A.                 Est-ce que l’agent a mal interprété les circonstances entourant le statut de la demande de parrainage?

[17]           M. Sceniov affirme que la lettre de mars 2016 constituait le dernier élément de correspondance relativement à la demande et l’agent a indiqué à tort dans sa décision que la lettre de refus de février 2016 était la [traduction] « dernière lettre » envoyée. Cette conclusion de fait erronée et le défaut par l’agent de prendre en considération la confusion suscitée par la lettre de mars 2016 rendent la décision déraisonnable. Je ne suis pas d’accord.

[18]           La décision indique que l’agent était au courant que la lettre du 8 février 2016 avait été retournée au défendeur et que la lettre du 22 mars 2016 avait été envoyée. Cependant, l’agent souligne que M. Sceniov avait la responsabilité de [traduction] « tenir à jour son adresse postale et son adresse domiciliaire (qui je le souligne sont différentes) auprès de l’Agence des services frontaliers du Canada (ASFC), d’Immigration, Réfugiés et Citoyenneté Canada (IRCC) et de toute autre organisation ». C’est dans ce contexte que l’agent fait référence à la lettre du 8 février 2016 rejetant la demande de parrainage comme étant la dernière lettre. Cet énoncé n’est ni erroné ni incohérent avec les faits et les circonstances.

[19]           M. Sceniov s’appuie sur la décision Gurshomov c. Canada (Sécurité publique et Protection civile), 2010 CF 1212 [Gurshomov], pour affirmer que la confusion quant au statut d’une demande de parrainage est un facteur pertinent qu’un agent d’exécution doit prendre en considération. Même si je ne suis pas en désaccord, en l’espèce, l’agent a conclu de manière raisonnable qu’il n’existait pas de confusion concernant le statut de la demande de parrainage.
----
Rédigez la suite de l'extrait de jugement sur la demande de parrainage de M. Sceniov, en reprenant après sa dernière phrase.

• EXTRAIT DE DONNÉES
----
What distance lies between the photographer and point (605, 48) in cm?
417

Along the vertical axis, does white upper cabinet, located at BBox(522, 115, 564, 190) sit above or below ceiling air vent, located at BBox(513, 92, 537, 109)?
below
----
• EXERCICE CORRIGÉ
[20]           Les faits en cause dans la décision Gurshomov diffèrent passablement des faits en l’espèce. Dans la décision Gurshomov, il existait de nombreux éléments de preuve d’une confusion – autant pour le demandeur que le défendeur – entourant le statut d’une demande fondée sur des motifs d’ordre humanitaire (demande CH). En outre, le demandeur dans la décision Gurshomov a immédiatement déposé une nouvelle demande CH après avoir appris que la demande CH initiale avait été rejetée plus d’un an auparavant.

[21]           En l’espèce, l’agent a pris connaissance des observations alléguant de nombreuses erreurs de la part du défendeur, mais a conclu que la décision de refus contenue dans la [traduction« dernière lettre » datée du 8 février 2016 avait été communiquée. Même si des observations ont été présentées selon lesquelles la lettre du 22 mars 2016 avait créé de la confusion, il y avait suffisamment de renseignements au dossier pour appuyer la conclusion de l’agent selon laquelle ce n’était pas le cas : 1) l’épouse de M. Sceniov a été informée par une lettre datée du 8 février 2016 qu’elle n’était pas admissible pour parrainer son mari et qu’une décision finale devait lui être communiquée; 2) en avril 2016, le représentant de M. Sceniov a pris connaissance et a été en possession d’une copie de la lettre de refus; 3) l’épouse de M. Sceniov, dans une lettre visant à défendre le report du renvoi, justifie ce report au motif qu’il lui permettra [traduction] « de déposer [sa] demande de parrainage instamment »; 4) la belle-mère de M. Sceniov fait également référence à la [traduction] « demande de parrainage que [sa] fille [...] doit déposer instamment ». Par conséquent, je ne peux conclure que l’agent a mal interprété les circonstances entourant le statut de la demande de parrainage.

B.                 Est-ce que l’agent a écarté des éléments de preuve ou omis de les évaluer correctement dans son appréciation des difficultés?

[22]           Il est allégué que l’agent a omis de tenir compte des difficultés que le renvoi causerait à M. Sceniov et à sa famille, et n’a pas pris en considération la situation financière de la famille, les problèmes de santé des autres membres de la famille et l’intérêt supérieur des enfants. En ce qui concerne les enfants, il affirme que les circonstances sont exceptionnelles étant donné que deux des trois enfants ont des besoins spéciaux et qu’il n’est pas seulement la personne qui prend soin de la famille mais aussi le soutien de famille.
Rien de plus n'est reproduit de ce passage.